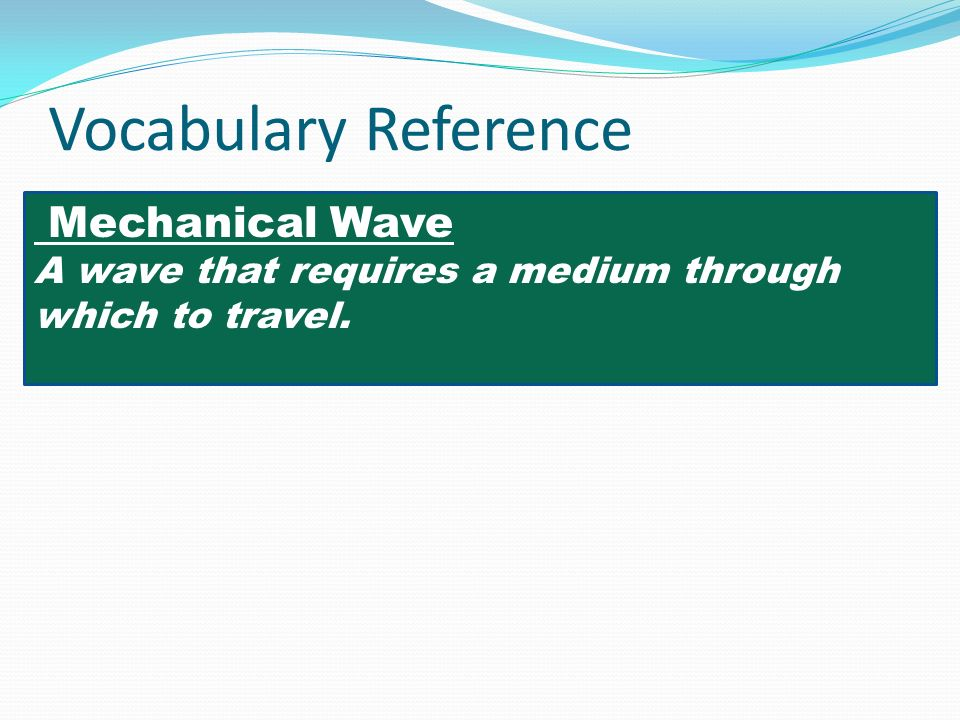 Vocabulary Reference Mechanical Wave A wave that requires a medium through which to travel.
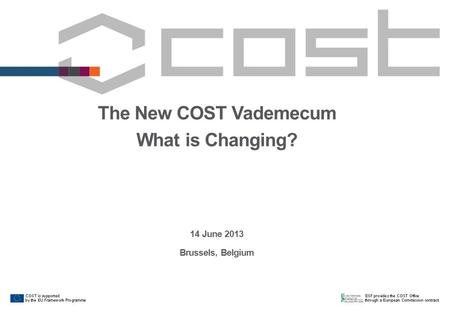 The New COST Vademecum What is Changing? 14 June 2013 Brussels, Belgium.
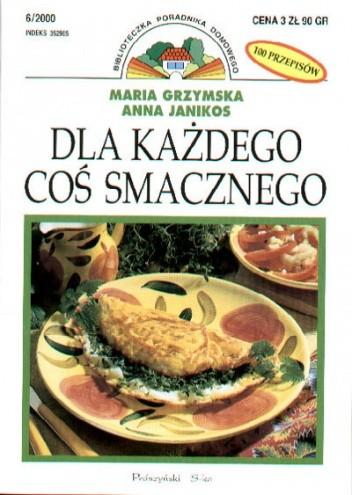 Okładka książki Dla każdego coś smacznego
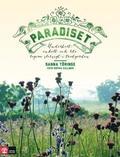Paradiset : underbart, enkelt och lite lagom slarvigt i tr�dg�rden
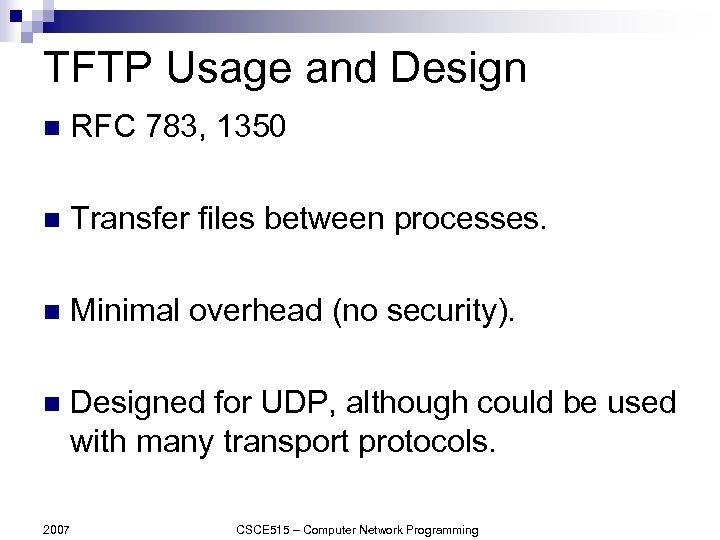 TFTP Usage and Design n RFC 783, 1350 n Transfer files between processes. n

-------

Please print each entry exactly as given and keep pictures out of it.

- Your response:
 Vocabulary Reference Mechanical Wave A wave that requires a medium through which to travel.
 The New COST Vademecum What is Changing? 14 June 2013 Brussels, Belgium.
 Okładka książki Dla każdego coś smacznego
Paradiset : underbart, enkelt och lite lagom slarvigt i tr�dg�rden
 TFTP Usage and Design n RFC 783, 1350 n Transfer files between processes. n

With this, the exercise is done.